Remove the old db.management.properties file that contains the old management services database information and start scm server:
mv /etc/cloudera-scm-server/db.mgmt.properties /etc/cloudera-scm-server/db.mgmt.properties.old service cloudera-scm-server start
You will have to wait a while until the server is up and running and ready to accept requests. Now we will upload the deployment backup JSON file we created earlier to the new database using the following command (This will work only for a system with enterprise data hub license and not for express edition:
curl --upload-file deployment.json -u admin:admin -H "Content-Type: application/json" http://cloudera1:7180/api/v16/cm/deployment?deleteCurrentDeployment=true
You should replace the file with the location and name of you own file, and the host name with the name of your scm server host. The version (v16) may also be different, I showed earlier in this post how to check the version. If everything is OK, then you will receive the contents of the configuration file as a return value.
Then restart cloudera-scm-server service.

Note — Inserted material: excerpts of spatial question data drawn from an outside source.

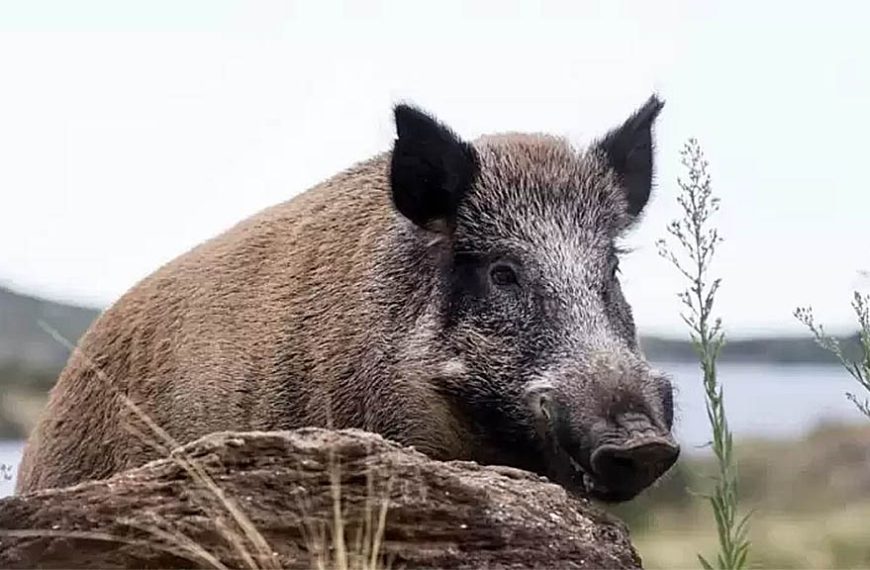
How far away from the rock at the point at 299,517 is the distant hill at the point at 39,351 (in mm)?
1663

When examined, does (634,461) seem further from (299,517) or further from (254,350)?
(254,350)

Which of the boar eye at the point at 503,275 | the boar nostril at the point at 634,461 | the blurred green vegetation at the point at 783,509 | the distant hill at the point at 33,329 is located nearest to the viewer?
the boar nostril at the point at 634,461

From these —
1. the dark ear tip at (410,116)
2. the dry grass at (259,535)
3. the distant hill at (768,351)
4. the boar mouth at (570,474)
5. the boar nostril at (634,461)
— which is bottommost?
the dry grass at (259,535)

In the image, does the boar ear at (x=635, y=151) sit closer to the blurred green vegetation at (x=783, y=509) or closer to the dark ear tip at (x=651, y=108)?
the dark ear tip at (x=651, y=108)

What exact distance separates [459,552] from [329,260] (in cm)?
265

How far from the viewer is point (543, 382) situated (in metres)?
5.11

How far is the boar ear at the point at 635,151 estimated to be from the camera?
6156mm

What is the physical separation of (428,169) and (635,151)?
0.98m

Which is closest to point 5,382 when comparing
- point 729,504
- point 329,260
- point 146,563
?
point 329,260

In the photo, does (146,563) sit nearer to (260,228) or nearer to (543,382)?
(543,382)

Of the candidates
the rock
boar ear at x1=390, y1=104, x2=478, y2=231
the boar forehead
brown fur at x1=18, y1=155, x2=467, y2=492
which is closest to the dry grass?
the rock

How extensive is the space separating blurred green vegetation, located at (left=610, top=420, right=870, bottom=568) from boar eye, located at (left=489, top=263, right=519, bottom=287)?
904 mm

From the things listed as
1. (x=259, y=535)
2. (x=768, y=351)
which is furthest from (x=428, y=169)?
(x=259, y=535)

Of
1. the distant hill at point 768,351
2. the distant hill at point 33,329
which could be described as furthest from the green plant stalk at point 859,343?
the distant hill at point 33,329
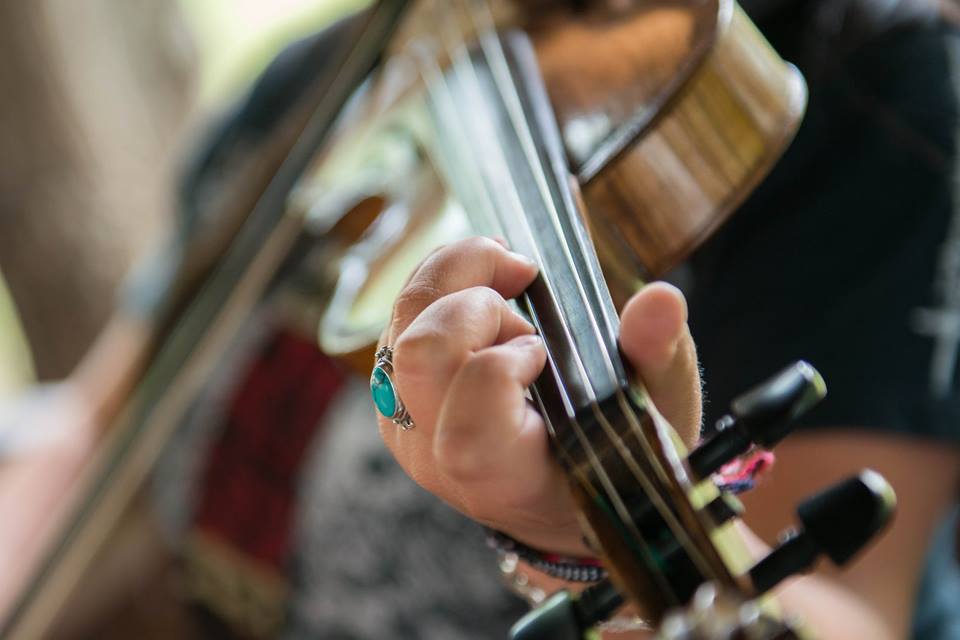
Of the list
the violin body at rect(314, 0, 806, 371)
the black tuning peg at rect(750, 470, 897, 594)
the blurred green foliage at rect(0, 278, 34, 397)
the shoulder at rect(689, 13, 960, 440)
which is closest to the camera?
the black tuning peg at rect(750, 470, 897, 594)

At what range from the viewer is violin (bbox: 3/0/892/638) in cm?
19

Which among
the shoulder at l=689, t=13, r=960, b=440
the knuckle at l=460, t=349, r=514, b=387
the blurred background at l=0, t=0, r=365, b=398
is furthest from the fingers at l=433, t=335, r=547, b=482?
the blurred background at l=0, t=0, r=365, b=398

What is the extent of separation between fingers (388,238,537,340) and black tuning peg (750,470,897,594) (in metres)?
0.09

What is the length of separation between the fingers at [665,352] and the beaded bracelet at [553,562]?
0.04 meters

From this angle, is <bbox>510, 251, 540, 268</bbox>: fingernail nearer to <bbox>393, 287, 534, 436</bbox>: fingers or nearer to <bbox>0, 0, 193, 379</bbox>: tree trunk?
<bbox>393, 287, 534, 436</bbox>: fingers

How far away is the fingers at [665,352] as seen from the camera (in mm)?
196

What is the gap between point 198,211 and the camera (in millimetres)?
813

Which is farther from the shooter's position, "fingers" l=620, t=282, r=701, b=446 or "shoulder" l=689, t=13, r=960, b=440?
"shoulder" l=689, t=13, r=960, b=440

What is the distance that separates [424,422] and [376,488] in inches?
14.7

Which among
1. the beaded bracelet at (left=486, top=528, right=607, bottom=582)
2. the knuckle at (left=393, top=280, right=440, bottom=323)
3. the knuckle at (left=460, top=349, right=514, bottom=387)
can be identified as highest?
the knuckle at (left=393, top=280, right=440, bottom=323)

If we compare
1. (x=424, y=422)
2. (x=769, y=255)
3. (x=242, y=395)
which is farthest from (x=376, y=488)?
(x=424, y=422)

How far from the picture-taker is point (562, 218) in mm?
283

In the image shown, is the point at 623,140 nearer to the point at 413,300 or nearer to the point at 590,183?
the point at 590,183

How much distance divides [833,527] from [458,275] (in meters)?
0.10
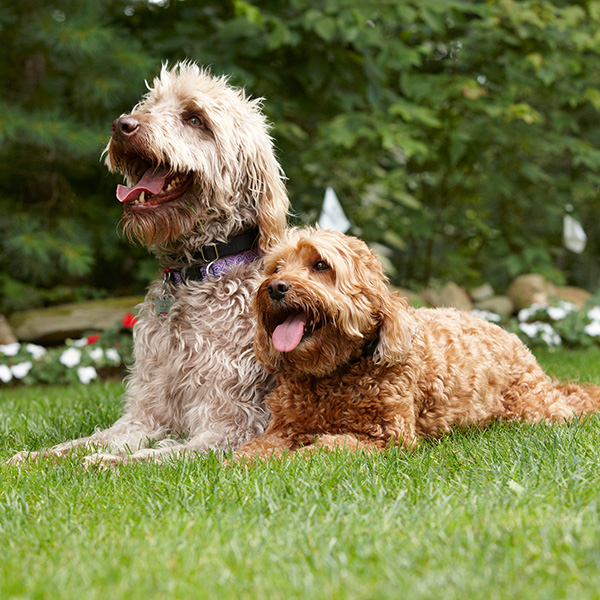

Now scm server should start up and you will be able to login to the admin console and see all your cluster data. However, the scm server won’t be able to communicate with the agents. To fix this, run the following commands on each node:
rm -f /var/lib/cloudera-scm-agent/cm_guid service cloudera-scm-agent restart
At this point some management services such as report manager and activity monitor might not work. This is because you have to manually tell them to use Oracle database instead of PostgreSQL. Go to Cluster -> Configuration-> Database settings:
There you will find a list of database related properties for each management service, like database type, DB host name and port, user and password. For example, here is the definitions for Activity monitor:
Change all of them to refer to our new Oracle database and then click save. You may need to redeploy client configuration for the changes to take effect. After that all management services should work properly.